Cape Cornwall

Cape Cornwall Cape Cornwall mine

Cape Cornwall is a small headland four miles north of Land's End near the village St Just. The cape is the point at which Atlantic currents split, either going south up the English Channel, or north into the Bristol Channel and Irish Sea. A little known fact is the definition as to what a "cape" really is - it is a headland where two oceans or channels meet. in this case the English Channel and St Georges Channel. It is the only cape in England

Thought for a long time to be the most westerly point in England, it was later shown that Lands End was in fact further west

Now owned by the National Trust, there are a number of very good walks in the area, and it is certainly to be preferred to Lands End, and its commercial scrum. Just off shore, the Brison Rocks wrecked a number of ships, and were also said to have been used as a spartan prison at one time. The rocks are also an important breeding ground for sea birds.

Leaving the car park one can walk down a steep hill either to Priest Cove or to the cape. The beach at Priest Cove is rocky, with a small rock pool, and is dominated by the bulk of Cape Cornwall which forms its western headland. A few fishing boats still work lobster pots, catch mackerel out of the cove.

The whole area is littered with the picturesque ruins of the mining industry. And the Cape is recognisable by the old chimney on its summit, a relic from the tin-mining days when mine shafts extend out under the sea for hundreds of metres. There are two paths to the top, a relatively easy one and a steeper one. From the top are fabulous views; Kenidjack, an offshore lighthouse( Longships )and St Helen's Oratory. The chimney stack (Listed Grade II) of Cape Cornwall Mine, which crowns the summit of the cape, is one of a number of mining structures that serve as prominent sea-marks along this rugged stretch of coastline; the white building was the mine’s count house. It from 1850 and was built to serve the boilers of the Cape Cornwall mine which extracted tin and copper from beneath the sea bed between 1836 – 1879, when it then merged with the St Just United mine, just south of the Cape.

In the early 20th century, the cape was owned by Captain Francis Oates, who began his working life at age 12 in Balleswidden mine and worked his way up to be Managing Director of De Beers in South Africa.

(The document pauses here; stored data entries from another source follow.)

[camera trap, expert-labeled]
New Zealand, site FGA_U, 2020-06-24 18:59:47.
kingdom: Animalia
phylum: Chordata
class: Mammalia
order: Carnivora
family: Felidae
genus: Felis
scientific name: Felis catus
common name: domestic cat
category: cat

He eventually returned to west Cornwall, where he built Porthledden House in 1909.

There was once a bronze age burial site here, beside an earlier Iron Age hill fort. Around the 4th century AD, it was the site of one of the first Christian chapels in west Cornwall, St Helen’s Oratory. The site is now occupied by a ruined farm building. The site has been used since the Roman times, and here was found an ancient chi-rho cross. This was lost apparently when a vicar threw it down a well. The cross cemented on to it, is not, apparently, the original, but is one which was found lying nearby.